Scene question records
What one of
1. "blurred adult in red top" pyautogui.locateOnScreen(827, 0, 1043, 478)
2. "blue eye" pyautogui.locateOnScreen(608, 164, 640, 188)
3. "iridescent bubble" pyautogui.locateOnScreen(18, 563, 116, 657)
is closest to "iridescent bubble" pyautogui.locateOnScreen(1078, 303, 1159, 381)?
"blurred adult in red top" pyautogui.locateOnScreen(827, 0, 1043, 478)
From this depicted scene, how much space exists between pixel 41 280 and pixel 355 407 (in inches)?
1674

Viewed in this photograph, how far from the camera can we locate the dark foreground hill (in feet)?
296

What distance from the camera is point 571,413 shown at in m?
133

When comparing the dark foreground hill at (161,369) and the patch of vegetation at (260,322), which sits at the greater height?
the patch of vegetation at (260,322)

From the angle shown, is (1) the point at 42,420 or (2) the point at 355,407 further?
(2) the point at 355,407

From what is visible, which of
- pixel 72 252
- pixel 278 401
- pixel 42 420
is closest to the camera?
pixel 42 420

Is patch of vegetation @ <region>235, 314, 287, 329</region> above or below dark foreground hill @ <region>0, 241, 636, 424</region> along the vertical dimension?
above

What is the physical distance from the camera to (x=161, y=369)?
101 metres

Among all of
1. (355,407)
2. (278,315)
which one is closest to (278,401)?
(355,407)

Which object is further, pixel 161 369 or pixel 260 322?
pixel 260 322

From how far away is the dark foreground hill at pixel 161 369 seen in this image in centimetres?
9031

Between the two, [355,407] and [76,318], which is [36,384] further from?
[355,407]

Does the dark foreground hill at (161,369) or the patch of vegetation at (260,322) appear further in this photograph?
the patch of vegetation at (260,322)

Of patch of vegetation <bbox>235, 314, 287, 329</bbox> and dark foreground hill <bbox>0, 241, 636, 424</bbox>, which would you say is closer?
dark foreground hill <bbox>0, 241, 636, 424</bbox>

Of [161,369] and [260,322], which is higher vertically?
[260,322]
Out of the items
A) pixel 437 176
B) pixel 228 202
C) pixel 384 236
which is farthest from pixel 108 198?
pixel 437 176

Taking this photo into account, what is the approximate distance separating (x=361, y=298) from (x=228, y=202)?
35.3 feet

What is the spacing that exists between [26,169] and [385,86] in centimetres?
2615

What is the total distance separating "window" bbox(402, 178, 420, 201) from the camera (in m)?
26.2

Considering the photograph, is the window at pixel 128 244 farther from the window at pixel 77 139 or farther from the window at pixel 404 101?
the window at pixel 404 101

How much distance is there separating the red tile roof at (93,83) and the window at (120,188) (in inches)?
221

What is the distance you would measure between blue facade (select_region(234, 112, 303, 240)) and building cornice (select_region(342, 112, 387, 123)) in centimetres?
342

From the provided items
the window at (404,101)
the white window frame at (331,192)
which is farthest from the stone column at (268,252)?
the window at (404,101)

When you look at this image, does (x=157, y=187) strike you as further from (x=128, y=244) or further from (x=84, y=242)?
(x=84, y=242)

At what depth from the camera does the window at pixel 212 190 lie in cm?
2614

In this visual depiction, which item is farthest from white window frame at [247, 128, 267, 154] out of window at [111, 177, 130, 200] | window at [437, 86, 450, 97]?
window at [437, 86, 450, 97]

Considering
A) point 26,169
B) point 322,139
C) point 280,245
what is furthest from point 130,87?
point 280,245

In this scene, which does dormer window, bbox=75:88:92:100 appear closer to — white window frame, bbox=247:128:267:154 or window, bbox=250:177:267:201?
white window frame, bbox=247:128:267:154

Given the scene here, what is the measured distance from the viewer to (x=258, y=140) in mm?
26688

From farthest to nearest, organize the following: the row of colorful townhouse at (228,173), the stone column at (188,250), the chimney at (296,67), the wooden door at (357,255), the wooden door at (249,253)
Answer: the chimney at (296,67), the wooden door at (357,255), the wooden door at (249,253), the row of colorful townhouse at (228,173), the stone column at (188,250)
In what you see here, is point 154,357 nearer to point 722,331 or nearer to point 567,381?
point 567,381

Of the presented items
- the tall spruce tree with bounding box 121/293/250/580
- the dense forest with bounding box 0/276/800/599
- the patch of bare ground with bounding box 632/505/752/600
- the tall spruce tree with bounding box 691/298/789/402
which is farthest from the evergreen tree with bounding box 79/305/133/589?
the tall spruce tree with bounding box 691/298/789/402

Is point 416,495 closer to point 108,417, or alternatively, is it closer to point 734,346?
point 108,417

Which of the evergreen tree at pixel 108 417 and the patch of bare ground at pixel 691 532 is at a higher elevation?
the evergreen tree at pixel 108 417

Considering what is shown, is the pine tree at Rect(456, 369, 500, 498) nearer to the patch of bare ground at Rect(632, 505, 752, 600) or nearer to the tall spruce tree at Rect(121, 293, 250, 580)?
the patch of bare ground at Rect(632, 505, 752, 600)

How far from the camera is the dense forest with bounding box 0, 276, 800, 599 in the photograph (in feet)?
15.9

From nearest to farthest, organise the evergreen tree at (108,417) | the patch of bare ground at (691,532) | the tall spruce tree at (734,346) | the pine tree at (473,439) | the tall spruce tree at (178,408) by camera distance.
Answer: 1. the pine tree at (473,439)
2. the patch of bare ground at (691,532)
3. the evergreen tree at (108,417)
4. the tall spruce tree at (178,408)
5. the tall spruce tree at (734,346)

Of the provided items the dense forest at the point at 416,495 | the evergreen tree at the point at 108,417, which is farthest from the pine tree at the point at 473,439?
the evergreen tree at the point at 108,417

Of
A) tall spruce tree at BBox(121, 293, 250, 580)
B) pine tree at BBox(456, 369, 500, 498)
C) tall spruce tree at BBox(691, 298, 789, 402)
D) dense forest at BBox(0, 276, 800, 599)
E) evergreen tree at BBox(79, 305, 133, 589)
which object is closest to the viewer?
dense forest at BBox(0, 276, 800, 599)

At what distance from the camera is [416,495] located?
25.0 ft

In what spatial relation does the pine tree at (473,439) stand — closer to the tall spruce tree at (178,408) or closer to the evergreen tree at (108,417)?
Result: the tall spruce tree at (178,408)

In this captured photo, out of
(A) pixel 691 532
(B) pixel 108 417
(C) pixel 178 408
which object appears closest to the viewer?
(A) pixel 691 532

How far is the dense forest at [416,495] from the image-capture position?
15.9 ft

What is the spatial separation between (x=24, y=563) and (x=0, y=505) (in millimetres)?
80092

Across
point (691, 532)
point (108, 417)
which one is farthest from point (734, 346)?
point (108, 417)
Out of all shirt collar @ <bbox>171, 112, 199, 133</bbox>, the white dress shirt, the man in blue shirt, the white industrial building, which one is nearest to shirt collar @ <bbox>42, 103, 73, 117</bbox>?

▶ [Task brief]
Take the entries above and transcribe them in full.

▶ [Output of the exercise]
What one of
1. "blurred adult in red top" pyautogui.locateOnScreen(827, 0, 1043, 478)
2. "blue eye" pyautogui.locateOnScreen(608, 164, 640, 188)
3. "iridescent bubble" pyautogui.locateOnScreen(18, 563, 116, 657)
is closest to "iridescent bubble" pyautogui.locateOnScreen(1078, 303, 1159, 381)?
"blurred adult in red top" pyautogui.locateOnScreen(827, 0, 1043, 478)
From this depicted scene, how much space exists between pixel 41 280 and pixel 355 407 (in inches)?
1674

Viewed in this photograph, how far from the camera can we locate the dark foreground hill (in feet)?
296

What distance from the camera is point 571,413 shown at in m?
133

When comparing the dark foreground hill at (161,369) and the patch of vegetation at (260,322), which sits at the greater height?
the patch of vegetation at (260,322)

From the angle shown, is (1) the point at 42,420 or (2) the point at 355,407 further?
(2) the point at 355,407

From what is visible, which of
- pixel 72 252
- pixel 278 401
- pixel 42 420
is closest to the camera?
pixel 42 420

Is patch of vegetation @ <region>235, 314, 287, 329</region> above or below dark foreground hill @ <region>0, 241, 636, 424</region> along the vertical dimension?
above

What is the physical distance from the camera to (x=161, y=369)?
101 metres

Among all of
1. (355,407)
2. (278,315)
which one is closest to (278,401)?
(355,407)

Which object is further, pixel 161 369 or pixel 260 322?
pixel 260 322

From how far away is the dark foreground hill at pixel 161 369 seen in this image in centimetres?
9031

Between the two, [355,407] and [76,318], which is [36,384] further from?
[355,407]

Does the dark foreground hill at (161,369) or the patch of vegetation at (260,322) appear further in this photograph?
the patch of vegetation at (260,322)

Of patch of vegetation <bbox>235, 314, 287, 329</bbox> and dark foreground hill <bbox>0, 241, 636, 424</bbox>, which would you say is closer?
dark foreground hill <bbox>0, 241, 636, 424</bbox>

Of [161,369] and [260,322], which is higher vertically?
[260,322]
Out of the items
A) pixel 437 176
B) pixel 228 202
C) pixel 384 236
which is farthest from pixel 108 198?
pixel 437 176

Taking this photo into account, what is the approximate distance separating (x=361, y=298) from (x=228, y=202)?
35.3 feet

What is the spacing that exists between [26,169] and [385,86] in centimetres?
2615

What is the total distance separating "window" bbox(402, 178, 420, 201) from the camera (in m)?
26.2

Considering the photograph, is the window at pixel 128 244 farther from the window at pixel 77 139 or farther from the window at pixel 404 101?
the window at pixel 404 101

How much distance is there separating the red tile roof at (93,83) and the window at (120,188) (in inches)?
221

What is the distance you would measure between blue facade (select_region(234, 112, 303, 240)) and building cornice (select_region(342, 112, 387, 123)) in centimetres?
342

From the provided items
the window at (404,101)
the white window frame at (331,192)
which is farthest from the stone column at (268,252)?
the window at (404,101)

When you look at this image, does (x=157, y=187) strike you as further from (x=128, y=244) or further from (x=84, y=242)?
(x=84, y=242)

At what depth from the camera does the window at pixel 212 190 lie in cm?
2614

In this visual depiction, which item is farthest from white window frame at [247, 128, 267, 154] out of window at [111, 177, 130, 200] | window at [437, 86, 450, 97]?
window at [437, 86, 450, 97]

Considering
A) point 26,169
B) point 322,139
C) point 280,245
what is furthest from point 130,87?
point 280,245

In this scene, which does dormer window, bbox=75:88:92:100 appear closer to — white window frame, bbox=247:128:267:154 or window, bbox=250:177:267:201?
white window frame, bbox=247:128:267:154

Given the scene here, what is the measured distance from the viewer to (x=258, y=140) in mm?
26688

From farthest to nearest, organize the following: the row of colorful townhouse at (228,173), the stone column at (188,250), the chimney at (296,67), the wooden door at (357,255), the wooden door at (249,253)
Answer: the chimney at (296,67), the wooden door at (357,255), the wooden door at (249,253), the row of colorful townhouse at (228,173), the stone column at (188,250)
In what you see here, is point 154,357 nearer to point 722,331 or nearer to point 567,381?
point 567,381

Of the presented items
- the tall spruce tree with bounding box 121/293/250/580
- the dense forest with bounding box 0/276/800/599
- the patch of bare ground with bounding box 632/505/752/600
- the tall spruce tree with bounding box 691/298/789/402
which is farthest from the evergreen tree with bounding box 79/305/133/589?
the tall spruce tree with bounding box 691/298/789/402

Is point 416,495 closer to point 108,417, or alternatively, is it closer to point 734,346?
point 108,417

Which of the evergreen tree at pixel 108 417 and the patch of bare ground at pixel 691 532 is at a higher elevation?
the evergreen tree at pixel 108 417

Considering what is shown, is the pine tree at Rect(456, 369, 500, 498) nearer to the patch of bare ground at Rect(632, 505, 752, 600) or nearer to the tall spruce tree at Rect(121, 293, 250, 580)?
the patch of bare ground at Rect(632, 505, 752, 600)

How far from the camera is the dense forest with bounding box 0, 276, 800, 599 in the photograph (in feet)?
15.9

From nearest to farthest, organise the evergreen tree at (108,417) | the patch of bare ground at (691,532) | the tall spruce tree at (734,346) | the pine tree at (473,439) | the tall spruce tree at (178,408) by camera distance.
Answer: 1. the pine tree at (473,439)
2. the patch of bare ground at (691,532)
3. the evergreen tree at (108,417)
4. the tall spruce tree at (178,408)
5. the tall spruce tree at (734,346)

Of the provided items the dense forest at the point at 416,495 | the evergreen tree at the point at 108,417, which is farthest from the pine tree at the point at 473,439?
the evergreen tree at the point at 108,417

Of
A) tall spruce tree at BBox(121, 293, 250, 580)
B) pine tree at BBox(456, 369, 500, 498)
C) tall spruce tree at BBox(691, 298, 789, 402)
D) dense forest at BBox(0, 276, 800, 599)
E) evergreen tree at BBox(79, 305, 133, 589)
which object is closest to the viewer?
dense forest at BBox(0, 276, 800, 599)

At what distance from the camera is [416,495] located?
25.0 ft

In what spatial relation does the pine tree at (473,439) stand — closer to the tall spruce tree at (178,408) or closer to the evergreen tree at (108,417)?
Result: the tall spruce tree at (178,408)

In this captured photo, out of
(A) pixel 691 532
(B) pixel 108 417
(C) pixel 178 408
which object appears closest to the viewer?
(A) pixel 691 532

How far is the dense forest at [416,495] from the image-capture position?
15.9 ft

What is the spatial separation between (x=24, y=563) and (x=0, y=505) (in millimetres)?
80092

Across
point (691, 532)
point (108, 417)
which one is farthest from point (734, 346)?
point (108, 417)
Out of all shirt collar @ <bbox>171, 112, 199, 133</bbox>, the white dress shirt, the man in blue shirt, the white industrial building, which one is nearest to shirt collar @ <bbox>42, 103, 73, 117</bbox>?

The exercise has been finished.